Nell’amicizia quindi la sincerità è un pilastro fondamentale, non c’è più da sperare salvezza per chi abbia le orecchie tanto chiuse alla verità da non poter sentire il vero da un amico, per questo è “di un animo nobile, perfino odiare apertamente piuttosto che celare il proprio pensiero dietro un falso aspetto”. Non basta passare del tempo assieme per essere amici, frequentare gli stessi luoghi, avere gli stessi interessi, fingersi “amico” per interesse, oppure reputarsi tali per il solo fatto di “dirlo”. Se l’interesse, cementasse le amicizie, questi cambiando le distruggerebbe, con queste parole l’avvocato romano vuol dire che chi riduce l’amicizia ad un rapporto di tornaconto personale, s’inganna nel credere di avere amici e si accorge che nel giro di un periodo –più o meno lungo- scemato l’interesse, scompare anche l’amicizia simulata. Si devono scegliere, dunque, uomini saldi, costanti e stabili; ma di questo genere di individui vi è grande penuria.

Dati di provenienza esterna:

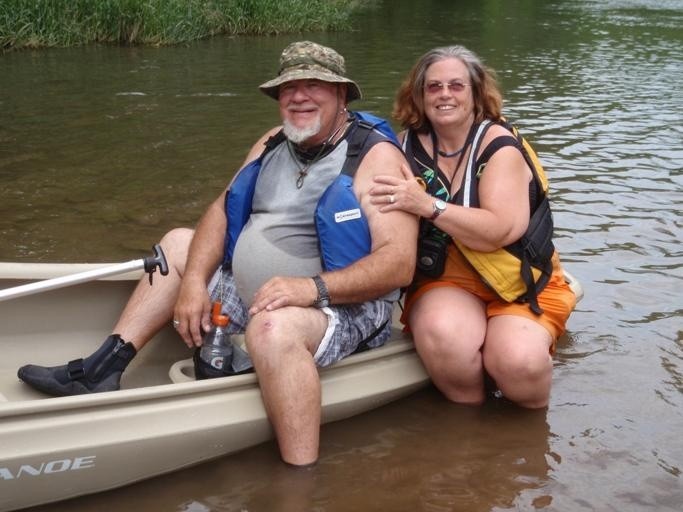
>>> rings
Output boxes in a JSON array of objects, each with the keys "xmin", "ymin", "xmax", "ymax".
[
  {"xmin": 173, "ymin": 320, "xmax": 180, "ymax": 325},
  {"xmin": 390, "ymin": 196, "xmax": 393, "ymax": 202}
]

Nell’era dei social network il concetto di amicizia è ancor di più diluito in una sorta di Todos Caballeros in cui si chiamano amici persone che nemmeno si conoscono e si condividono con queste ogni sorta di intimità. Se domani iniziasse a piovere oro dal cielo, tutti inizierebbero a raccoglierlo in secchi, per accumularne in quantità. Se questa pioggia di oro si prolungasse per mesi, la gran quantità ci spingerebbe a liberarcene, poiché non sapremmo più cosa farcene di tutto quell’oro che ormai non ha più valore. La quantità è nemica della preziosità. Similmente, quando si finisce per chiamare amico ogni persona con cui si trascorre del tempo assieme per un qualsiasi motivo, si finisce per sminuire il concetto di amicizia. E restando sempre in tema social, la gran voglia che hanno le persone di condividere con il mondo la propria vita – postando dieci autoscatti al giorno – toglie il senso alla foto, al ricordo, si finisce per banalizzare ogni cosa.

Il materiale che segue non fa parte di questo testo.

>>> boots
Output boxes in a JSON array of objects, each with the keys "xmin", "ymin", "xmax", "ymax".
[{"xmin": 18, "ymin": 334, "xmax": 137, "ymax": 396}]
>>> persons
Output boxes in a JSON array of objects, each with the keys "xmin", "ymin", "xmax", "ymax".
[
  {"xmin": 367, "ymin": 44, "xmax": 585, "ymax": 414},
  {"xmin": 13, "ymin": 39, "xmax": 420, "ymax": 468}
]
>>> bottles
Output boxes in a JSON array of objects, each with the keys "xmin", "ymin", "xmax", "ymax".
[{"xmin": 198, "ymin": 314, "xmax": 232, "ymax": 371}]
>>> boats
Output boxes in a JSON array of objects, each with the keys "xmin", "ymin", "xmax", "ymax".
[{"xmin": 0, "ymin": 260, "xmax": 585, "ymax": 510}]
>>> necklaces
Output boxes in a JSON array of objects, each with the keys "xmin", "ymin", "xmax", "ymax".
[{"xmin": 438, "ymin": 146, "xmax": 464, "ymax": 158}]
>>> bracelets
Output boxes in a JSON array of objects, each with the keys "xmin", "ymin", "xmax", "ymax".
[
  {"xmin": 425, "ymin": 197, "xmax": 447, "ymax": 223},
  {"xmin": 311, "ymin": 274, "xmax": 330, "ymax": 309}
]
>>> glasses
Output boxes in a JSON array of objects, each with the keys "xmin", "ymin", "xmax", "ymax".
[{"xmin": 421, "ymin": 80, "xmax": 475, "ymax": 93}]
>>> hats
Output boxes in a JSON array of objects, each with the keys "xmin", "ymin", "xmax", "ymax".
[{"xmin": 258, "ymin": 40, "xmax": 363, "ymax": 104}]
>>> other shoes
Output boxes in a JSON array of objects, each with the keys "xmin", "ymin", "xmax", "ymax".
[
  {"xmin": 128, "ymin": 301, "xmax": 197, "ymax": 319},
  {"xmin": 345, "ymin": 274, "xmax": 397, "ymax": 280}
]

Su questo punto ci ritorna in mente un altro filosofo classico, Lucio Anneo Seneca, che nel De vita beata scrive “Perché non cercare un bene da potersi intimamente sentire, piuttosto che uno da mettere in vetrina? Tutte queste cose che ci stanno intorno, che ci avvincono e che ci mostriamo a dito gli uni agli altri con ammirato stupore, brillano esternamente, ma dentro non sono che miserie.”

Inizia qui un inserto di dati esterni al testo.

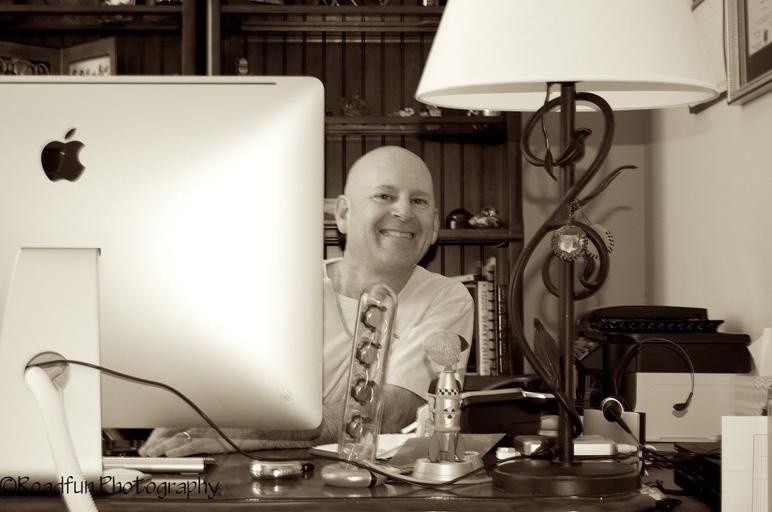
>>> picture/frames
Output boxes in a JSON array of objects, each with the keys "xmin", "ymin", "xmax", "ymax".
[
  {"xmin": 721, "ymin": 1, "xmax": 772, "ymax": 110},
  {"xmin": 687, "ymin": 0, "xmax": 731, "ymax": 115}
]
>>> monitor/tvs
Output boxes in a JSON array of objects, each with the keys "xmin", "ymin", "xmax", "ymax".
[{"xmin": 0, "ymin": 75, "xmax": 325, "ymax": 494}]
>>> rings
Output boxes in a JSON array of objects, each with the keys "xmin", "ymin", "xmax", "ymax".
[{"xmin": 182, "ymin": 431, "xmax": 192, "ymax": 440}]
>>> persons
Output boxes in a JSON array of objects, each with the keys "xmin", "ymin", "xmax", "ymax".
[{"xmin": 138, "ymin": 145, "xmax": 475, "ymax": 457}]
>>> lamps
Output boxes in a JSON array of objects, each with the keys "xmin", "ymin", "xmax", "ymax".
[{"xmin": 411, "ymin": 0, "xmax": 718, "ymax": 502}]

Con questo non si vuol dire che nell’era dei social network non esiste più l’amicizia, ma solo che vi è un abuso di questa parola. Bisognerebbe di nuovo riempire di significato la parola amicizia perché essa eccettuata la sapienza è “il più grande dono degli dei”. Nonostante tutto è piacevole rileggere Cicerone, che descrivendo un tipo di amicizia sincera, disinteressata, amicizia come ricerca della virtù, quella così rara alla prova del tempo si chiede “Cosa c’è di più dolce che avere qualcuno con cui si osi parlare di tutto come con se stessi? Quale grande vantaggio ci sarebbe nella buona sorte, se non avessi chi ne godesse come te stesso? Sarebbe veramente difficile sopportare le avversità senza qualcuno che le sopportasse persino con maggior pena di te.”